Come avete potuto leggere, togliere di mezzo Dio come fondamento della dignità umana, porta ad un vero e proprio delirio di onnipotenza, della serie: decido io che vive, decido io chi muore. Per convenzione, naturalmente…
Allora, diventa chiaro che “uccidere un neonato con malformazioni non è moralmente equivalente a uccidere una persona. E molto spesso non è per niente sbagliato” [P. Singer. Etica pratica, pag. 140 ed. italiana].

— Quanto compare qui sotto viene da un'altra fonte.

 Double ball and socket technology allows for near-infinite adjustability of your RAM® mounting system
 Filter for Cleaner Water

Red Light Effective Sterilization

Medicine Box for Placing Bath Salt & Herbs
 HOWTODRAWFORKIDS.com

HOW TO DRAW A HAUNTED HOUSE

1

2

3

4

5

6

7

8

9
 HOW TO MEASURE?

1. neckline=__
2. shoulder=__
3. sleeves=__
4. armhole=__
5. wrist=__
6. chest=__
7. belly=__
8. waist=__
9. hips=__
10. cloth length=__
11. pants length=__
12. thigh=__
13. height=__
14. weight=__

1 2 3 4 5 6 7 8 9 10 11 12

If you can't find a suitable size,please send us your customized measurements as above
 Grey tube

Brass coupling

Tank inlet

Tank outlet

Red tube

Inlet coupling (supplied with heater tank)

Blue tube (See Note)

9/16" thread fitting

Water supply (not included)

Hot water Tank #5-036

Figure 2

L’unico modo di contrastare questa vera e propria follia omicida è quello di essere testimoni coraggiosi e senza cedimenti della verità tutta intera, usando bene quel grande dono di Dio che è la ragione umana. Ragione umana che deve essere sorretta dalla preghiera e dal digiuno, perché «questa specie di demòni non si può scacciare in alcun modo, se non con la preghiera» (Mc 9,29).